As they are also prone to engage in anger rumination, particularly with regard to thoughts of revenge, their angry mood will be prolonged, and that will inevitably interfere with relief from negative thoughts, feelings, and behaviors toward the wrongdoer - which usually happens when the forgiving process is successful.
Looking back at our study, I would like to underscore that this consideration mainly stands true for Machiavellianism and psychopathy, but not narcissism, as we failed to detect its meaningful associations with anger rumination and forgiveness.
Such a finding resulted from using the Short Dark Triad scale, which primarily captures the grandiose and not the vulnerable aspect of narcissism.

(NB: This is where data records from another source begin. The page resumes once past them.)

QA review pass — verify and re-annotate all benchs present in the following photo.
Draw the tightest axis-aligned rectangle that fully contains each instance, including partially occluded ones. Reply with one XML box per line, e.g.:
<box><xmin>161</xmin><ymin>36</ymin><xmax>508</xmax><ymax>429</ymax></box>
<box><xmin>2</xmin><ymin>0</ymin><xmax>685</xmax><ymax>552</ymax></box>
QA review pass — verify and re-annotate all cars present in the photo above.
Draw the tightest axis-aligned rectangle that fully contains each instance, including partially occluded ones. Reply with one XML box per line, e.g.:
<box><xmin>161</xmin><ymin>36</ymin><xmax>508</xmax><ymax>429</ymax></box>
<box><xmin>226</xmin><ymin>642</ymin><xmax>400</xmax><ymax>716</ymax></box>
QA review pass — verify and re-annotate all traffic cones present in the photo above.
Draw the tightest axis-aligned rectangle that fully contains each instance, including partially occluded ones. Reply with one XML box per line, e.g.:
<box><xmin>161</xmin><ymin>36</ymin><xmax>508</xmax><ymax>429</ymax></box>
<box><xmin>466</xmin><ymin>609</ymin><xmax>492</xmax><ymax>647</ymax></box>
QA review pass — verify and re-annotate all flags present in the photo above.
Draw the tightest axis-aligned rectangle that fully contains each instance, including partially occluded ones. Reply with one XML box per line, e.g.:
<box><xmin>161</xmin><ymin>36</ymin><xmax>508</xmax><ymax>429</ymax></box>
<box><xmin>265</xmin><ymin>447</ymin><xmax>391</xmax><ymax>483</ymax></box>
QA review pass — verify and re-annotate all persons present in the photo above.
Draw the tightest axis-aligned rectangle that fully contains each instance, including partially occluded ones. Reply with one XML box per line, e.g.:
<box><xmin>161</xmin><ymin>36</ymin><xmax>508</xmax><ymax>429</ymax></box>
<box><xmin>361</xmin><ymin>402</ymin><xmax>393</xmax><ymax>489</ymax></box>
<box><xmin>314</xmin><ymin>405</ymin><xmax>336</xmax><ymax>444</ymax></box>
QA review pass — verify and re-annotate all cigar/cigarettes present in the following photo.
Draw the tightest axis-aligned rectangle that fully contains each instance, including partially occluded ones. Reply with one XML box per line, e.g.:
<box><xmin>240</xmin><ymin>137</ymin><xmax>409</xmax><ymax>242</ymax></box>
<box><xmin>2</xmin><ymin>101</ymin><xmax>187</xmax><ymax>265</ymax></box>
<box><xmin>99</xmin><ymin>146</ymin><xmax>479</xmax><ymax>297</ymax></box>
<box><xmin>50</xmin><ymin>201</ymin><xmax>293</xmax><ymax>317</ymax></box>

However, other studies showed that vulnerable narcissism relates to anger rumination and forgiveness in the same way as Machiavellianism and psychopathy in our research.
How might your research inform clinical efforts to improve anger rumination and foster forgiveness in relationships?
As I mentioned before, anger rumination could be seen as a "bridge" that connects dark traits to the lack of forgiveness. Given this connection, we think that clinical efforts should be focused on anger rumination.
Even though we are not practitioners, there is enough reason to believe that changing someone's way of thinking about anger by employing, for example, mindfulness or cognitive-behavioral training might result in improved management of anger tendencies and eventually promote forgiveness in all forms of human relationships.
Do you have plans for follow-up research? Where would you like to see research on this topic go in the future?
We plan to extend our research in this field, including additional variables not explored in this study, which might be beneficial in understanding the mechanism that underlies the relationships we found. For example, the type of relationship between an individual and their wrongdoer and the relationship closeness might be the factors that could influence the connections detected in our research.
Future studies should diversify the sources of the data and use additional methods of data collection, such as experience sampling, along with the questionnaires, which would increase the robustness and provide a solid basis for speculating on potential influence. Last but not least, we would be happy to see other researchers try to replicate our findings.